11.12 – The relationships between SDG 3 and SDG 12: Key features and explanations
The key features of SDG 12 (sustainable consumption and production) are connected to SDG 3 by showing how responsible consumption and waste management reduce environmental risk factors for health and by supporting food security and safe water. The relationship to SDG 3 includes reductions in maternal mortality via cleaner water and safer environments; reductions in U5MR due to better nutrition and fewer disease exposures; and reductions in epidemics of HIV/AIDS, TB, malaria and other communicable diseases through safer water and improved environmental health. Conversely, SDG 3’s emphasis on universal health coverage and disease prevention can sustain sustainable production by enabling economies to invest in green technologies and safer industrial practices. The overall takeaway is that SDG 12 can promote SDG 3 through reducing environmental health risks and supporting healthier populations, while SDG 3 can promote SDG 12 by driving demand for sustainable practices and responsible production as part of health system strengthening and public protection.

11.12 – The practical takeaway and exam-style prompts
A recurring exam-style approach is to ask students to explain how progress in one SDG supports another. For example, explain how SDG 12’s reduction of waste and management of hazardous chemicals can help reduce maternal mortality and U5MR by improving water quality and reducing exposure to toxins. Another common prompt is to explain how SDG 3 can promote SDG 6 by improving access to safe water and sanitation in health facilities to reduce infections during childbirth. Students are asked to connect themes across SDGs with specific features rather than generic statements, and to illustrate the links with concrete examples or data points where possible. (Tip from the examination section notes that when describing relationships, you should refer to specific SDG features rather than generic “health and wellbeing.”)
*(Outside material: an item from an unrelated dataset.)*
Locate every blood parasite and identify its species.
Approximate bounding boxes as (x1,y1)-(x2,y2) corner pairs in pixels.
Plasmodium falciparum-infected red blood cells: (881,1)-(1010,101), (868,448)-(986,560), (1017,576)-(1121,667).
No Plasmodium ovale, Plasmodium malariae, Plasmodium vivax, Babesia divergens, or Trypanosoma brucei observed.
Exam tips ( reiterated guidance )
The material emphasizes that when explaining the relationships between SDG 3 and other SDGs, you should reference specific features of the other goals (e.g., SDG 6’s safe water, SDG 4’s education, SDG 2’s nutrition) rather than just naming the goal. For example, to explain how ending preventable deaths of newborns and children under five relates to SDG 6, you should mention how access to clean water and sanitation reduces diarrhoeal diseases that cause child mortality. The guidance also recommends using explicit feature references from other SDGs to demonstrate interdependence in a nuanced way.

Practice questions and sample answers across SDGs
The course materials present a suite of practice questions across SDGs 1, 2, 4, 5 and 12, asking students to identify SDG features, explain linkages with SDG 3, or discuss how progress in one SDG supports health and development globally. Sample answers illustrate linking maternal mortality reductions to increased educational attainment and productivity, linking universal health coverage to poverty reduction, and describing how improvements in nutrition (SDG 2) reinforce health outcomes (SDG 3). The practice questions also include prompts for evaluating how progress in SDG 4 (Quality Education) relates to SDG 3 features such as ending epidemics, improving health literacy, and enabling universal health coverage.

Key terms to remember
The transcript includes a list of key terms that recur throughout the SDG 3 discussion, such as antenatal care, birth asphyxia, circular economy, indivisible, interdependent, material footprint, maternal mortality, microfinance, neonatal period, schistosomiasis, social protection measures, sustainable agriculture, trachoma, and tropical diseases. Understanding these terms helps in recognizing the concrete health and development mechanisms linked to SDG 3 and its relationships with other SDGs.